Size müthiş bi hikaye anlatmak istiyorum, Agnes kendi toplumunda
kadın sünnetini durdurmak için mücadeleye yeni başladığında,
dışlanmıştı, kovulmuştu, kötülenmişti,
tüm toplum ona sırtını dönmüştü.
Ama o, bir vajina kahramanı olarak, yoluna devam etti.
Hayatını insanları bilinçlendirmeye adadı.
Masai toplumunda keçiler ve inekler en değerli mal varlığıdır.
Rift Vadisinde Mercedes-Benz gibi birşey bunlar.
Dedi ki, evin açılmasından iki gün önce, iki farklı kişi
gelip ona birer keçi getirmiş, ve dedi ki
"Afrika' da kadın sünnetinin bir gün sona ereceğini biliyordum."
Neyse, eve vardık, vardığımızda,
kırmızı el yapımı elbiseler giymiş yüzlerce kız vardı -
kırmızı Masailer'in ve V gününün rengi -
bizi selamladılar, bizimle birlikte yürürken
acının bitişi, kadın sünnetinin bitişi ile ilgili
kendi yazdıkları şarkıları söylüyorlardı.
Afrika güneşi altında harikulade bir gündü,
tozlar uçuşuyordu, kızlar dans ediyordu,
ve bu ev vardı, üzerinde 'V günü Kadın sığınma evi' yazıyordu.

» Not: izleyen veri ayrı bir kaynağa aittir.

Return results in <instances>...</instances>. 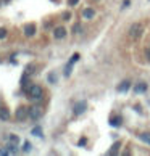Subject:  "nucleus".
<instances>
[{"label":"nucleus","mask_w":150,"mask_h":156,"mask_svg":"<svg viewBox=\"0 0 150 156\" xmlns=\"http://www.w3.org/2000/svg\"><path fill=\"white\" fill-rule=\"evenodd\" d=\"M0 154H2V156H5V154H10V153H8V150H3V148H0Z\"/></svg>","instance_id":"bb28decb"},{"label":"nucleus","mask_w":150,"mask_h":156,"mask_svg":"<svg viewBox=\"0 0 150 156\" xmlns=\"http://www.w3.org/2000/svg\"><path fill=\"white\" fill-rule=\"evenodd\" d=\"M73 32L74 34H81V32H82V26H81L79 23H78V24H74L73 26Z\"/></svg>","instance_id":"f3484780"},{"label":"nucleus","mask_w":150,"mask_h":156,"mask_svg":"<svg viewBox=\"0 0 150 156\" xmlns=\"http://www.w3.org/2000/svg\"><path fill=\"white\" fill-rule=\"evenodd\" d=\"M86 109H87V101L86 100H82V101H78L76 105H74V108H73V113L76 114V116H79V114H82Z\"/></svg>","instance_id":"20e7f679"},{"label":"nucleus","mask_w":150,"mask_h":156,"mask_svg":"<svg viewBox=\"0 0 150 156\" xmlns=\"http://www.w3.org/2000/svg\"><path fill=\"white\" fill-rule=\"evenodd\" d=\"M145 56H147V60L150 61V47H148V48L145 50Z\"/></svg>","instance_id":"cd10ccee"},{"label":"nucleus","mask_w":150,"mask_h":156,"mask_svg":"<svg viewBox=\"0 0 150 156\" xmlns=\"http://www.w3.org/2000/svg\"><path fill=\"white\" fill-rule=\"evenodd\" d=\"M8 140H10V142H13V143H20V138L16 137L15 134H10V137H8Z\"/></svg>","instance_id":"aec40b11"},{"label":"nucleus","mask_w":150,"mask_h":156,"mask_svg":"<svg viewBox=\"0 0 150 156\" xmlns=\"http://www.w3.org/2000/svg\"><path fill=\"white\" fill-rule=\"evenodd\" d=\"M27 116H29V108H26V106L18 108V109H16V113H15V118L18 121H24Z\"/></svg>","instance_id":"7ed1b4c3"},{"label":"nucleus","mask_w":150,"mask_h":156,"mask_svg":"<svg viewBox=\"0 0 150 156\" xmlns=\"http://www.w3.org/2000/svg\"><path fill=\"white\" fill-rule=\"evenodd\" d=\"M70 18H71V15L68 13V11H65V13H63V21H68Z\"/></svg>","instance_id":"b1692460"},{"label":"nucleus","mask_w":150,"mask_h":156,"mask_svg":"<svg viewBox=\"0 0 150 156\" xmlns=\"http://www.w3.org/2000/svg\"><path fill=\"white\" fill-rule=\"evenodd\" d=\"M129 87H131V82H129V80H123V82H121L118 87H116V90H118V92H126Z\"/></svg>","instance_id":"9d476101"},{"label":"nucleus","mask_w":150,"mask_h":156,"mask_svg":"<svg viewBox=\"0 0 150 156\" xmlns=\"http://www.w3.org/2000/svg\"><path fill=\"white\" fill-rule=\"evenodd\" d=\"M0 119H2V121H8L10 119V109L0 108Z\"/></svg>","instance_id":"9b49d317"},{"label":"nucleus","mask_w":150,"mask_h":156,"mask_svg":"<svg viewBox=\"0 0 150 156\" xmlns=\"http://www.w3.org/2000/svg\"><path fill=\"white\" fill-rule=\"evenodd\" d=\"M147 89H148V85L145 82H139V84L134 85V92H136V94H144V92H147Z\"/></svg>","instance_id":"6e6552de"},{"label":"nucleus","mask_w":150,"mask_h":156,"mask_svg":"<svg viewBox=\"0 0 150 156\" xmlns=\"http://www.w3.org/2000/svg\"><path fill=\"white\" fill-rule=\"evenodd\" d=\"M42 95H44V90L37 84H32L31 89L27 90V97H29L31 100H42Z\"/></svg>","instance_id":"f03ea898"},{"label":"nucleus","mask_w":150,"mask_h":156,"mask_svg":"<svg viewBox=\"0 0 150 156\" xmlns=\"http://www.w3.org/2000/svg\"><path fill=\"white\" fill-rule=\"evenodd\" d=\"M129 0H124V2H123V8H126V7H129Z\"/></svg>","instance_id":"c85d7f7f"},{"label":"nucleus","mask_w":150,"mask_h":156,"mask_svg":"<svg viewBox=\"0 0 150 156\" xmlns=\"http://www.w3.org/2000/svg\"><path fill=\"white\" fill-rule=\"evenodd\" d=\"M79 60V53H74L73 56H71V60H70V63H71V65H74V63H76Z\"/></svg>","instance_id":"4be33fe9"},{"label":"nucleus","mask_w":150,"mask_h":156,"mask_svg":"<svg viewBox=\"0 0 150 156\" xmlns=\"http://www.w3.org/2000/svg\"><path fill=\"white\" fill-rule=\"evenodd\" d=\"M32 135H36V137H42L44 135V132H42V127H39V126H36L32 129V132H31Z\"/></svg>","instance_id":"2eb2a0df"},{"label":"nucleus","mask_w":150,"mask_h":156,"mask_svg":"<svg viewBox=\"0 0 150 156\" xmlns=\"http://www.w3.org/2000/svg\"><path fill=\"white\" fill-rule=\"evenodd\" d=\"M110 126L112 127H119L121 126V118L119 116H112L110 118Z\"/></svg>","instance_id":"ddd939ff"},{"label":"nucleus","mask_w":150,"mask_h":156,"mask_svg":"<svg viewBox=\"0 0 150 156\" xmlns=\"http://www.w3.org/2000/svg\"><path fill=\"white\" fill-rule=\"evenodd\" d=\"M66 36V29L65 27H55L53 29V37L55 39H63Z\"/></svg>","instance_id":"0eeeda50"},{"label":"nucleus","mask_w":150,"mask_h":156,"mask_svg":"<svg viewBox=\"0 0 150 156\" xmlns=\"http://www.w3.org/2000/svg\"><path fill=\"white\" fill-rule=\"evenodd\" d=\"M78 2H79V0H68V5H70V7H74Z\"/></svg>","instance_id":"393cba45"},{"label":"nucleus","mask_w":150,"mask_h":156,"mask_svg":"<svg viewBox=\"0 0 150 156\" xmlns=\"http://www.w3.org/2000/svg\"><path fill=\"white\" fill-rule=\"evenodd\" d=\"M23 31H24V36L26 37H32L34 34H36V24H26Z\"/></svg>","instance_id":"423d86ee"},{"label":"nucleus","mask_w":150,"mask_h":156,"mask_svg":"<svg viewBox=\"0 0 150 156\" xmlns=\"http://www.w3.org/2000/svg\"><path fill=\"white\" fill-rule=\"evenodd\" d=\"M23 151H24V153H29L31 151V143L29 142H24V145H23Z\"/></svg>","instance_id":"a211bd4d"},{"label":"nucleus","mask_w":150,"mask_h":156,"mask_svg":"<svg viewBox=\"0 0 150 156\" xmlns=\"http://www.w3.org/2000/svg\"><path fill=\"white\" fill-rule=\"evenodd\" d=\"M49 82H50V84H55V82H57V76H55L53 73L49 74Z\"/></svg>","instance_id":"412c9836"},{"label":"nucleus","mask_w":150,"mask_h":156,"mask_svg":"<svg viewBox=\"0 0 150 156\" xmlns=\"http://www.w3.org/2000/svg\"><path fill=\"white\" fill-rule=\"evenodd\" d=\"M40 116H42V108H40V106H32V108H29V118H31V119L37 121V119H40Z\"/></svg>","instance_id":"39448f33"},{"label":"nucleus","mask_w":150,"mask_h":156,"mask_svg":"<svg viewBox=\"0 0 150 156\" xmlns=\"http://www.w3.org/2000/svg\"><path fill=\"white\" fill-rule=\"evenodd\" d=\"M71 68H73V65H71V63H68V65H66V68H65V76H66V77L71 74Z\"/></svg>","instance_id":"6ab92c4d"},{"label":"nucleus","mask_w":150,"mask_h":156,"mask_svg":"<svg viewBox=\"0 0 150 156\" xmlns=\"http://www.w3.org/2000/svg\"><path fill=\"white\" fill-rule=\"evenodd\" d=\"M86 143H87V140H86V138H81V140H79V143H78V145H79V147H84V145H86Z\"/></svg>","instance_id":"a878e982"},{"label":"nucleus","mask_w":150,"mask_h":156,"mask_svg":"<svg viewBox=\"0 0 150 156\" xmlns=\"http://www.w3.org/2000/svg\"><path fill=\"white\" fill-rule=\"evenodd\" d=\"M7 37V29L5 27H0V39H5Z\"/></svg>","instance_id":"5701e85b"},{"label":"nucleus","mask_w":150,"mask_h":156,"mask_svg":"<svg viewBox=\"0 0 150 156\" xmlns=\"http://www.w3.org/2000/svg\"><path fill=\"white\" fill-rule=\"evenodd\" d=\"M5 2H10V0H5Z\"/></svg>","instance_id":"c756f323"},{"label":"nucleus","mask_w":150,"mask_h":156,"mask_svg":"<svg viewBox=\"0 0 150 156\" xmlns=\"http://www.w3.org/2000/svg\"><path fill=\"white\" fill-rule=\"evenodd\" d=\"M119 147H121V143H119V142L113 143V147L110 148V151H108V154H118V151H119Z\"/></svg>","instance_id":"4468645a"},{"label":"nucleus","mask_w":150,"mask_h":156,"mask_svg":"<svg viewBox=\"0 0 150 156\" xmlns=\"http://www.w3.org/2000/svg\"><path fill=\"white\" fill-rule=\"evenodd\" d=\"M82 16H84L86 20H92V18L95 16V10H94V8H86V10L82 11Z\"/></svg>","instance_id":"1a4fd4ad"},{"label":"nucleus","mask_w":150,"mask_h":156,"mask_svg":"<svg viewBox=\"0 0 150 156\" xmlns=\"http://www.w3.org/2000/svg\"><path fill=\"white\" fill-rule=\"evenodd\" d=\"M141 140L150 145V132H144V134H141Z\"/></svg>","instance_id":"dca6fc26"},{"label":"nucleus","mask_w":150,"mask_h":156,"mask_svg":"<svg viewBox=\"0 0 150 156\" xmlns=\"http://www.w3.org/2000/svg\"><path fill=\"white\" fill-rule=\"evenodd\" d=\"M128 32H129V37L132 40H137V39H141L142 32H144V26L141 24V23H132Z\"/></svg>","instance_id":"f257e3e1"},{"label":"nucleus","mask_w":150,"mask_h":156,"mask_svg":"<svg viewBox=\"0 0 150 156\" xmlns=\"http://www.w3.org/2000/svg\"><path fill=\"white\" fill-rule=\"evenodd\" d=\"M7 150H8V153H10V154H16V153H18V143L10 142V143H8V147H7Z\"/></svg>","instance_id":"f8f14e48"}]
</instances>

O anda anladım ki 47 yıl almıştı bu,
ama Bay Timsah sonunda gelmişti.
Öyle bir kılıkta gelmişti ki, anlamam çok zaman aldı
en çok istediğimiz şeyi
dünyaya verirsek eğer, içimizdeki kırık parça iyileşiyor.
Son sekiz yılda
bu yolculuk, bu mucizevi vajina yolculuğu,
bana şu gerçekten basit şeyi öğretti: mutluluk eylemde mevcuttur,
doğruyu söylemekte ve kendi doğrularının ne olduğunu söylemekte,
ve en çok istediğin şeyi başkalarına vermekte mevcut.
Bu bilgi ve bu yolculuk
benim için olağanüstü bir ayrıcalık,
bugün burada olup sizlerle bunları paylaşabildiğim için mutluyum.